Na análise da PGR, a posição de comando “não é mero poder ou faculdade”. Segundo o documento, o chefe militar tem responsabilidades e atribuições.
“Quem se encontra em posição de comando não está autorizado a simplesmente deixar a tropa à própria sorte” diz a denúncia
Segundo a PGR, o comandante policial militar “deve dirigir os integrantes da corporação para que se ponham a cumprir os misteres constitucionais e legais da PMDF de ‘preservação da ordem pública’ e de garantia do ‘livre exercício dos poderes constituídos”‘.
‘Pior formação e menos experiência’
O documento cita ainda que a Polícia Militar determinou o emprego de “200 homens com a pior formação e a menor experiência” para atuar em campo no dia 8 de janeiro. Segundo a denúncia, os policiais ainda estavam no Curso para Formação de Praças.
Nesse curso, os militares recebem instruções básicas para que possam atuar como soldados, “a mais baixa patente da carreira”, diz o texto.
“Tratava-se de um efetivo de 200 homens e mulheres sem qualquer experiência policial, postos de maneira covarde pelos mais altos oficiais da PMDF para conter milhares de insurgentes dispostos a confrontos físicos”, afirma a denúncia.
Polícia Federal em frente à casa do comandante-geral da PMDF, Klepter Rosa — Foto: Michele Mendes/TV Globo
A Operação Incúria é resultado da denúncia que o Grupo Estratégico de Combate aos Atos Antidemocráticos da PGR, coordenado pelo subprocurador Carlos Frederico Santos, ofereceu nesta semana ao Supremo Tribunal Federal.
Segundo a PGR, a cúpula da PM deixou de agir para impedir o vandalismo contra as sedes dos Três Poderes em razão do alinhamento ideológico com os manifestantes golpistas.
- Coronel Klepter Rosa Gonçalves, atual comandante-geral da PM do DF; veja foto);
- Coronel Marcelo Casimiro Vasconcelos Rodrigues, ex-comandante do 1º Comando de Policiamento Regional da PM;
- Coronel Paulo José Ferreira de Sousa Bezerra, ex-chefe interino do Departamento de Operações (DOP) da PM;
- Coronel Jorge Eduardo Naime; ex-chefe do Departamento de Operações (DOP) da PM, que estava de folga no dia dos ataques;
- Major Flávio Silvestre de Alencar, comandava o 6º Batalhão da PMDF, responsável pela Praça dos Três Poderes e Esplanada dos Ministérios;
- Tenente Rafael Pereira Martins, atuou no dia dos atos antidemocráticos;
- Coronel Fábio Augusto Vieira, ex-comandante-geral da PM do DF, de folga no dia dos ataques.Investigação
Ao longo de sete meses de investigação, a PGR descobriu que os PMs começaram a trocar mensagens com teor golpista e a difundir informações falsas antes do segundo turno das eleições presidenciais do ano passado.

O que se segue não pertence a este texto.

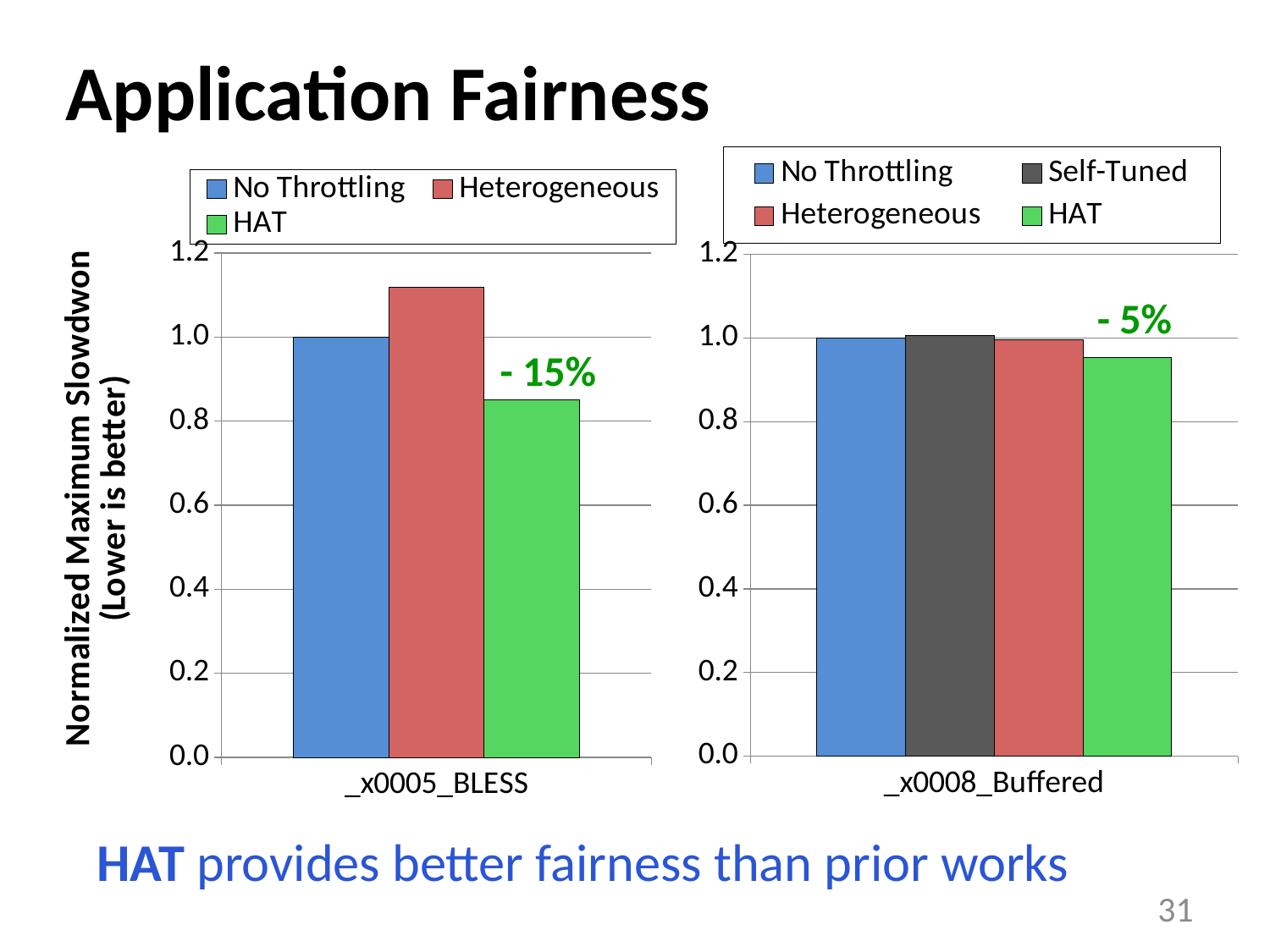
In the left chart (_x0005_BLESS), what is the value for No Throttling? 1.0 What percentage reduction is annotated above the HAT bar in the left chart (_x0005_BLESS)? - 15% In the right chart (_x0008_Buffered), is the value for HAT greater or less than 1.0? less What kind of chart is the left chart (_x0005_BLESS)? bar chart In the right chart (_x0008_Buffered), what is the value for No Throttling? 1.0 In the left chart (_x0005_BLESS), is the value for Heterogeneous greater or less than 1.0? greater In the right chart (_x0008_Buffered), how many series does the legend list? 4 In the right chart (_x0008_Buffered), which series has the lowest value? HAT In the left chart (_x0005_BLESS), which series has the highest value? Heterogeneous In the left chart (_x0005_BLESS), which is larger, Heterogeneous or HAT? Heterogeneous In the left chart (_x0005_BLESS), how many series does the legend list? 3 In the left chart (_x0005_BLESS), which series has the lowest value? HAT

A PGR verificou ainda que a PM do DF acompanhava as movimentações no acampamento golpista montado nos arredores do Quartel General do Exército, em Brasília.

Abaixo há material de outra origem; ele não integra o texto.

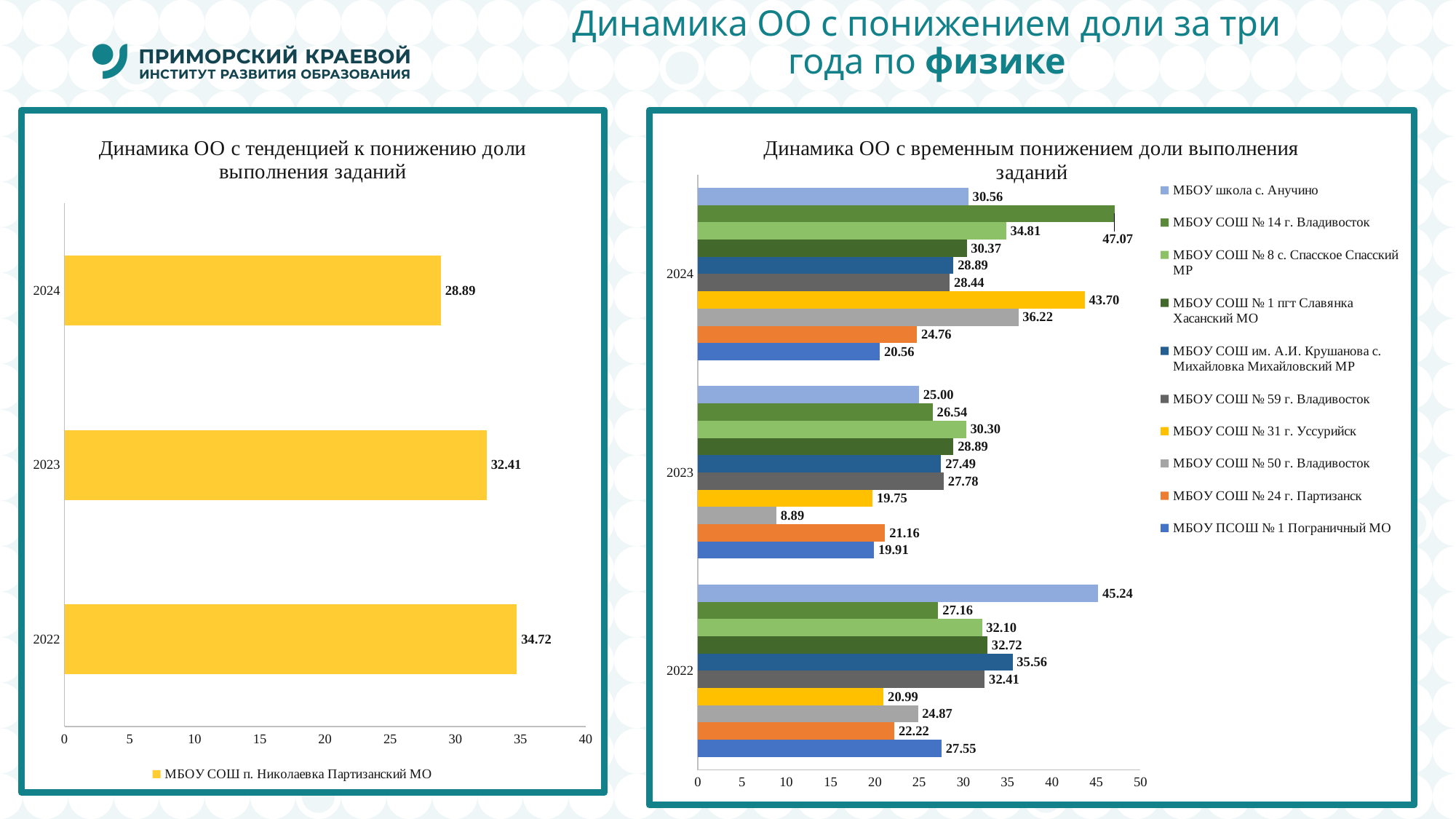
What kind of chart is the right chart 'Динамика ОО с временным понижением доли выполнения заданий'? bar chart In the left chart 'Динамика ОО с тенденцией к понижению доли выполнения заданий', what is the value for 2024? 28.89 In the left chart 'Динамика ОО с тенденцией к понижению доли выполнения заданий', which series does the legend show? МБОУ СОШ п. Николаевка Партизанский МО In the left chart 'Динамика ОО с тенденцией к понижению доли выполнения заданий', which year has the highest value? 2022 In the left chart 'Динамика ОО с тенденцией к понижению доли выполнения заданий', what is the difference between the 2022 and 2024 values? 5.83 In the right chart 'Динамика ОО с временным понижением доли выполнения заданий', what is the value for МБОУ СОШ № 50 г. Владивосток in 2023? 8.89 In the right chart 'Динамика ОО с временным понижением доли выполнения заданий', which school has the lowest value in 2023? МБОУ СОШ № 50 г. Владивосток In the right chart 'Динамика ОО с временным понижением доли выполнения заданий', what is the value for МБОУ СОШ № 14 г. Владивосток in 2024? 47.07 In the right chart 'Динамика ОО с временным понижением доли выполнения заданий', which is larger in 2024: МБОУ СОШ № 31 г. Уссурийск or МБОУ СОШ № 50 г. Владивосток? МБОУ СОШ № 31 г. Уссурийск In the right chart 'Динамика ОО с временным понижением доли выполнения заданий', how many series does the legend list? 10 In the right chart 'Динамика ОО с временным понижением доли выполнения заданий', which school has the highest value in 2022? МБОУ школа с. Анучино In the left chart 'Динамика ОО с тенденцией к понижению доли выполнения заданий', do the values rise or fall from 2022 to 2024? fall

Os procuradores têm indícios de que a cúpula da PM infiltrou agentes de inteligência entre esses manifestantes para obter informações e que tinha plena consciência da magnitude e da gravidade dos atos que estavam sendo planejado para 8 de janeiro.
Os documentos e as trocas de mensagens obtidas pela PGR contrariam a versão apresentada pelos integrantes da cúpula da PM do DF, de que o sistema de inteligência do DF falhou ao não avisar a corporação sobre o risco de invasão dos prédios dos Três Poderes.